[Entries taken from a collection]
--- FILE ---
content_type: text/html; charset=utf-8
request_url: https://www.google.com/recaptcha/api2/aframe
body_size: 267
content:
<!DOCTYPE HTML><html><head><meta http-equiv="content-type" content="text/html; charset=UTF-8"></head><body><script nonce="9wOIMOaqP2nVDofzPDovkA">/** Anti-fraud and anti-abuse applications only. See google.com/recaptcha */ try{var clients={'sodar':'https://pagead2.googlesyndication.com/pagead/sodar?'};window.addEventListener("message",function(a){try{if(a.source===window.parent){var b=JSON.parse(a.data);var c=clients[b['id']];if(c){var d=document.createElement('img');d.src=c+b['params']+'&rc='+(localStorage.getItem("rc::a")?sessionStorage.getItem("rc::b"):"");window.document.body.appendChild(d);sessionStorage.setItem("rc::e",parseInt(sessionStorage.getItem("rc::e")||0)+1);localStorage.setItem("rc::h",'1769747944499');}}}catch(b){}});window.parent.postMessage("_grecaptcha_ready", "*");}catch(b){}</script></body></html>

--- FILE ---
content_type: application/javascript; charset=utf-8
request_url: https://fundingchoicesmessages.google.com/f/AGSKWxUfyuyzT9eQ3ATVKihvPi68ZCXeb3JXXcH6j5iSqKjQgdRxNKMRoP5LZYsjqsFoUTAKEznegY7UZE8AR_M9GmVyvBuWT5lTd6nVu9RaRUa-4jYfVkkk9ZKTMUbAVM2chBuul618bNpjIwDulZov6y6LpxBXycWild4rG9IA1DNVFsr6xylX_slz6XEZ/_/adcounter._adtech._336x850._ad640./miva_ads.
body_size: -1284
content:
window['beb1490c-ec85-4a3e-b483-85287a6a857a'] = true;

▶ [Exercise details]: Each line of the data should be reproduced exactly as it appears.

▶ [Answer]:
--- FILE ---
content_type: text/html; charset=utf-8
request_url: https://www.google.com/recaptcha/api2/aframe
body_size: 267
content:
<!DOCTYPE HTML><html><head><meta http-equiv="content-type" content="text/html; charset=UTF-8"></head><body><script nonce="9wOIMOaqP2nVDofzPDovkA">/** Anti-fraud and anti-abuse applications only. See google.com/recaptcha */ try{var clients={'sodar':'https://pagead2.googlesyndication.com/pagead/sodar?'};window.addEventListener("message",function(a){try{if(a.source===window.parent){var b=JSON.parse(a.data);var c=clients[b['id']];if(c){var d=document.createElement('img');d.src=c+b['params']+'&rc='+(localStorage.getItem("rc::a")?sessionStorage.getItem("rc::b"):"");window.document.body.appendChild(d);sessionStorage.setItem("rc::e",parseInt(sessionStorage.getItem("rc::e")||0)+1);localStorage.setItem("rc::h",'1769747944499');}}}catch(b){}});window.parent.postMessage("_grecaptcha_ready", "*");}catch(b){}</script></body></html>

--- FILE ---
content_type: application/javascript; charset=utf-8
request_url: https://fundingchoicesmessages.google.com/f/AGSKWxUfyuyzT9eQ3ATVKihvPi68ZCXeb3JXXcH6j5iSqKjQgdRxNKMRoP5LZYsjqsFoUTAKEznegY7UZE8AR_M9GmVyvBuWT5lTd6nVu9RaRUa-4jYfVkkk9ZKTMUbAVM2chBuul618bNpjIwDulZov6y6LpxBXycWild4rG9IA1DNVFsr6xylX_slz6XEZ/_/adcounter._adtech._336x850._ad640./miva_ads.
body_size: -1284
content:
window['beb1490c-ec85-4a3e-b483-85287a6a857a'] = true;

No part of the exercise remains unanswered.